- Native name: چوزيف معوض
- Church: Maronite Church
- Diocese: Eparchy of Zahleh
- Appointed: 14 March 2015
- Predecessor: Mansour Hobeika
- Previous posts: Titular Eparch of Ptolemais in Phoenicia (2012-2015) Curial Bishop of Antioch (2012-2015)

Orders
- Ordination: 13 August 1995
- Consecration: 28 July 2012 by Bechara Boutros al-Rahi

Personal details
- Born: 26 March 1970 (age 56) Mayfouq, Mount Lebanon Governorate, Lebanon

= Joseph Mouawad =

Lebanese Catholic priest (born 1970)

Joseph Mouawad (born 26 March 1970 in Mayfouq, Lebanon) is the current eparch of the Maronite Catholic Eparchy of Zahleh in Lebanon.

==Life==

Joseph Mouawad received his priestly ordination on 13 August 1995.

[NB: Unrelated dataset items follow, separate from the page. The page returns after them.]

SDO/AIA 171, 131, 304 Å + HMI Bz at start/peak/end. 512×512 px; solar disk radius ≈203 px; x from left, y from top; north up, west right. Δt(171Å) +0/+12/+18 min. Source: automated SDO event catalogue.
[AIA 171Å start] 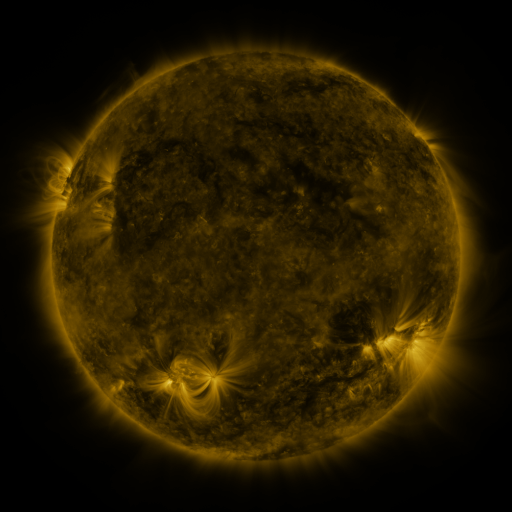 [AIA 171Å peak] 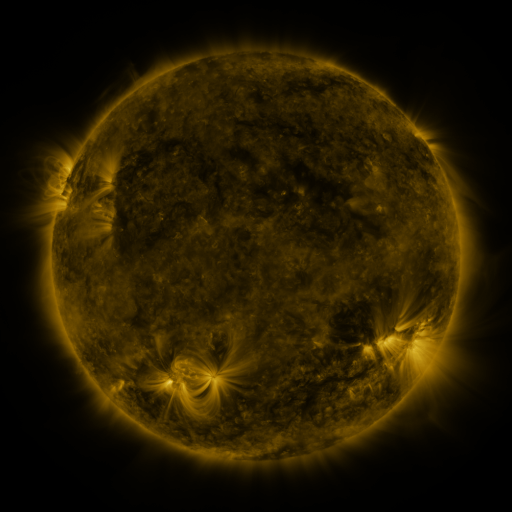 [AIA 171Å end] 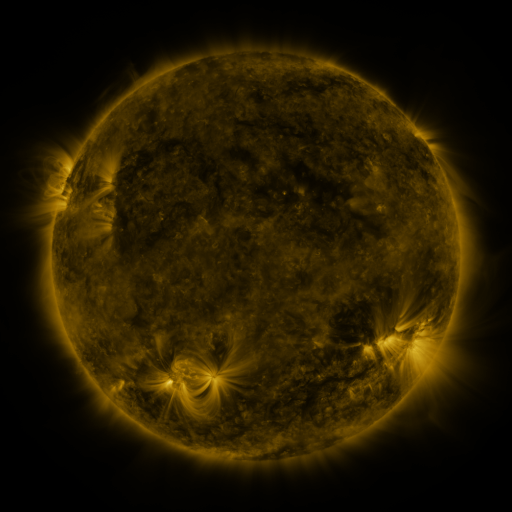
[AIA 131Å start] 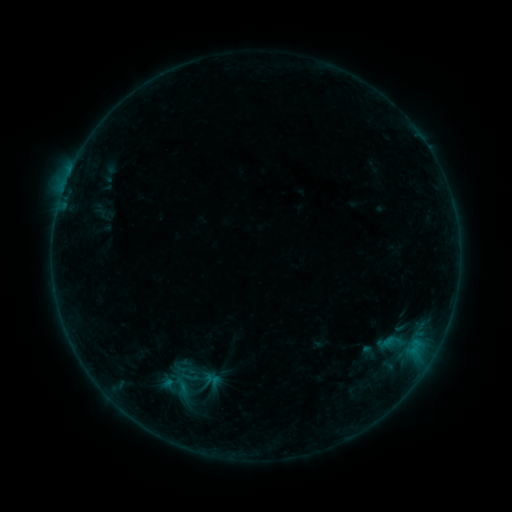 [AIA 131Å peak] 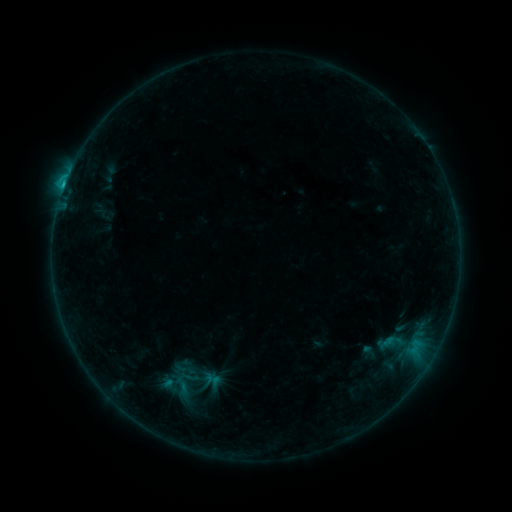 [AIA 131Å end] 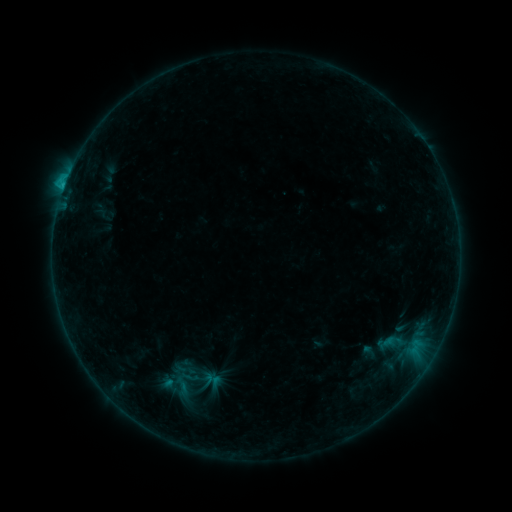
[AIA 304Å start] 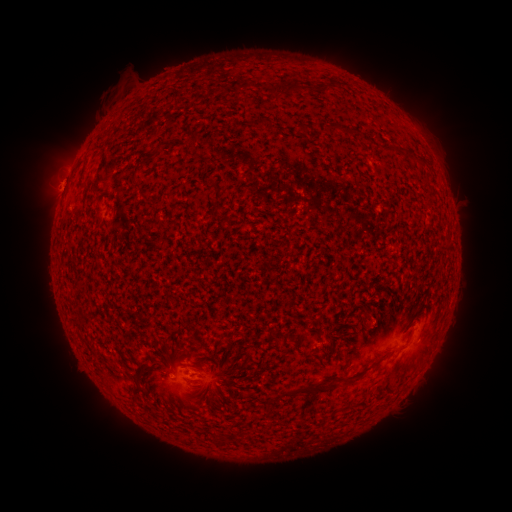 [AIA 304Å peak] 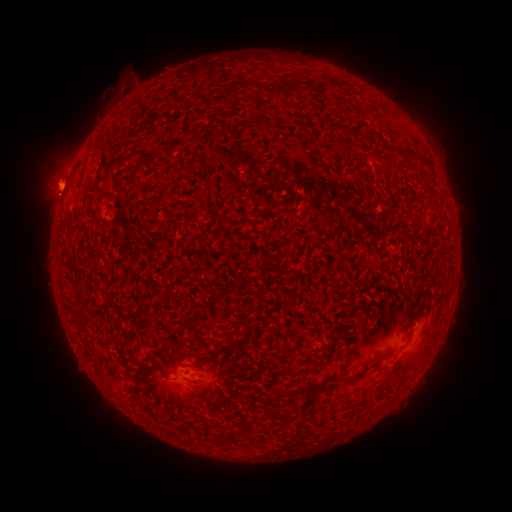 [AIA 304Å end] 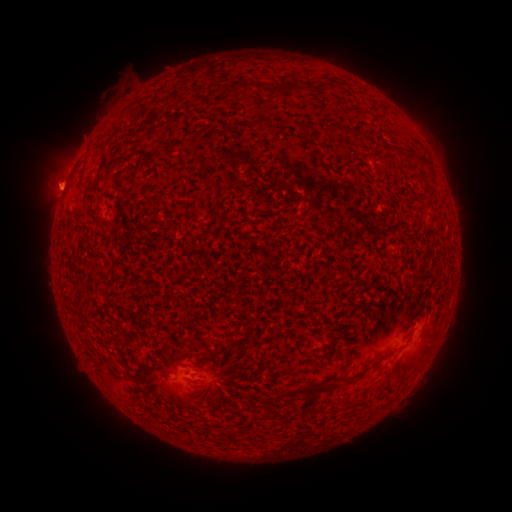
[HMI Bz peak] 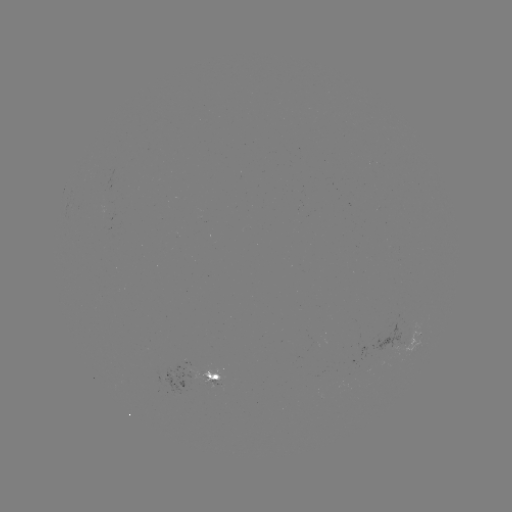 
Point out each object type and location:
B9.0 flare: (64, 191)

Pope Benedict XVI confirmed his appointment as Curial Bishop of Antioch and appointed him on 16 June 2012 Titular bishop of Ptolemais in Phoenicia dei Maroniti. Maronite Patriarch of Antioch, Cardinal Bechara Boutros al-Rahi, OMM ordained him on 28 July of the same year to the episcopate. His co-consecrators were Samir Mazloum, retired Curial Bishop of Antioch, Guy-Paul Noujaim, emeritus Curial Bishop in Joubbé, Sarba and Jounieh, Paul Youssef Matar, Archeparch of Beirut, Francis Némé Baïssari, Emeritus Auxiliary Bishop in Joubbé, Sarba and Jounieh, Paul Nabil El-Sayah, Curial Bishop of Antioch, Joseph Mohsen Béchara, Archbishop Emeritus of Antelias, Simon Atallah, OAM, Eparch of Baalbek-Deir El-Ahmar, François Eid, OMM, procurator of the Maronite Patriarch at the Holy See, Edgard Madi, Eparch of Nossa Senhora do Líbano em São Paulo, and Michel Aoun, Eparch of Byblos.

Mouawad was named Eparch of Zahleh on 14 March 2015.